Swiss glaciers lose 10% of their volume in two years

A Swiss flag at the Rhône glacier in Obergoms, Switzerland
A Swiss flag at the Rhône glacier in Obergoms, Switzerland. Photograph: Denis Balibouse/Reuters

Swiss glaciers have lost 10% of their volume in just two years, a report has found.

Scientists have said climate breakdown caused by the burning of fossil fuels is the cause of unusually hot summers and winters with very low snow volume, which have caused the accelerating melts. The volume lost during the hot summers of 2022 and 2023 is the same as that lost between 1960 and 1990.

The analysis by the Swiss Academy of Sciences found 4% of Switzerland’s total glacier volume vanished this year, the second-biggest annual decline on record. The largest decline was in 2022, when there was a 6% drop, the biggest thaw since measurements began.

Experts have stopped measuring the ice on some glaciers as there is essentially none left. Glacier Monitoring in Switzerland (Glamos), which monitors 176 glaciers, recently halted measurements at the St Annafirn glacier in the central Swiss canton of Uri since it had mostly melted.

━━━

» **Exercises to complete**:
[1] Answer these about the Swiss glacier article, please:
(a) What share of Switzerland's total glacier volume vanished this year, according to the Swiss Academy of Sciences analysis?
(b) How many glaciers does Glamos monitor?
(c) In which canton is the St Annafirn glacier?
[2] Retype the part of the Swiss glacier article that opens with the words containing "Swiss glaciers lose" and closes with "1960 and 1990.".
[3] Continue the Swiss glacier article from where it stops.
The lines after this point come from a separate source.

» **Information supplied**:

━━━

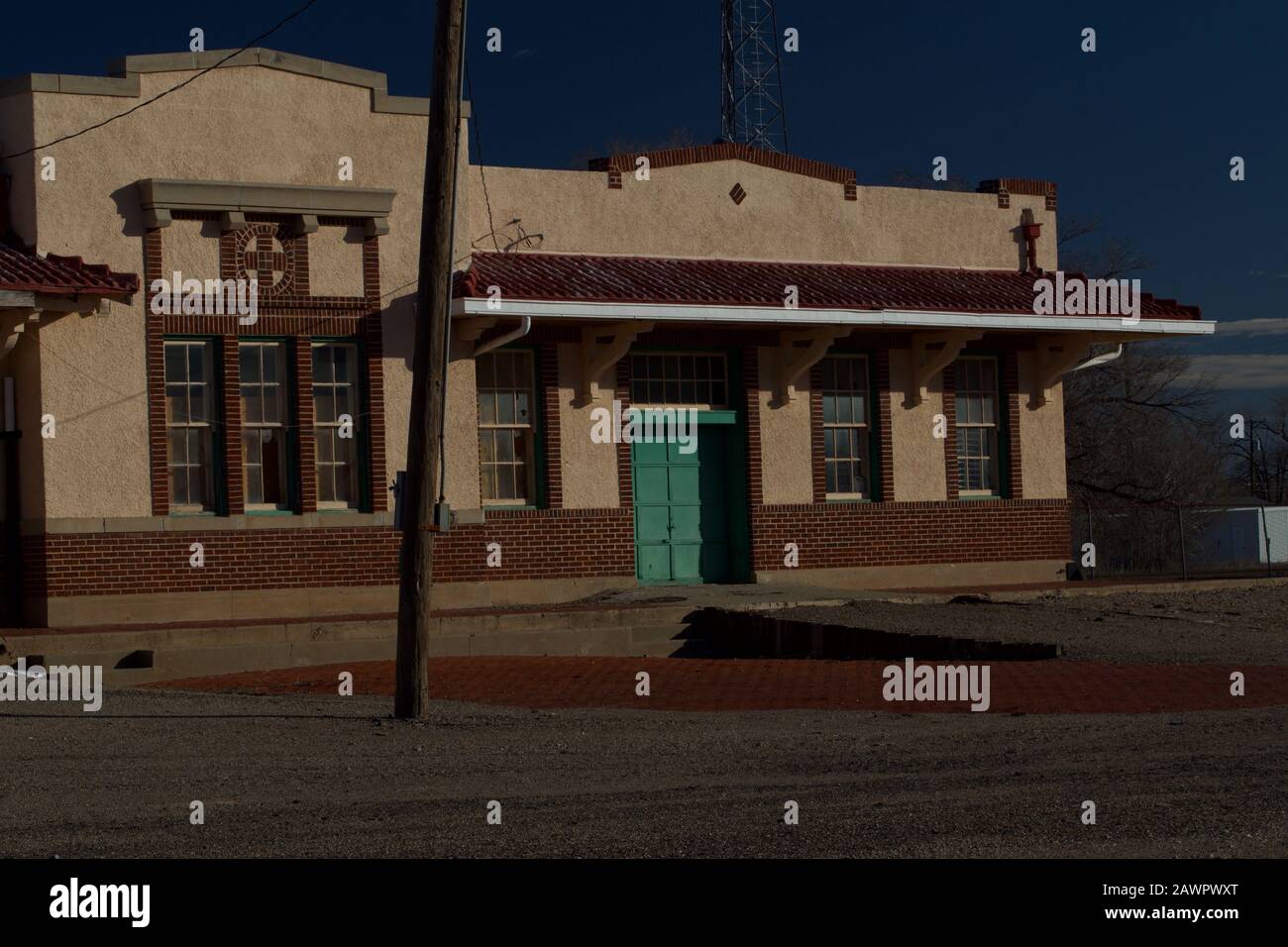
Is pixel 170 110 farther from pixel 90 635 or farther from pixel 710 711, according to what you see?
pixel 710 711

━━━

» **Answers for the tasks**:
[1]
(a) 4%
(b) 176
(c) Uri

[2]
Swiss glaciers lose 10% of their volume in two years

A Swiss flag at the Rhône glacier in Obergoms, Switzerland
A Swiss flag at the Rhône glacier in Obergoms, Switzerland. Photograph: Denis Balibouse/Reuters

Swiss glaciers have lost 10% of their volume in just two years, a report has found.

Scientists have said climate breakdown caused by the burning of fossil fuels is the cause of unusually hot summers and winters with very low snow volume, which have caused the accelerating melts. The volume lost during the hot summers of 2022 and 2023 is the same as that lost between 1960 and 1990.

[3]
Matthias Huss, the head of Glamos, said: “We just had some dead ice left. It’s a combination of climate change that makes such extreme events more likely, and the very bad combination of meteorological extremes. If we continue at this rate … we will see every year such bad years.”

He said small glaciers were disappearing because of the rate of ice loss. In order to stop Switzerland losing its ice, emissions needed to be halted, he said, but added that even if the world managed to keep warming to 1.5C above preindustrial levels, only a third of glacier volume in Switzerland was forecast to remain.

This meant, he said, that “all the small glaciers will be gone anyway, and the big glaciers will be much smaller”. But he stressed that at least “there will be some ice in the highest regions of the Alps and some glaciers that we can show to our grandchildren”.

The Swiss Alps experienced record warmth this year. In August, the peak melt month, the Swiss weather service found that the elevation at which precipitation freezes hit a new record overnight high, measured 5,289 metres (17,350ft), an altitude higher than Mont Blanc. This exceeded last year’s record of 5,184 metres.

The mountain scenery is changing due to the melting ice. Huss has found new lakes forming next to glacier tongues for the first time on record, as well as bare rock poking from thinning ice. Bodies long lost under ice have been recovered as ice sheets have shrunk.

Swiss records mainly go back to 1960, and to 1914 for some glaciers.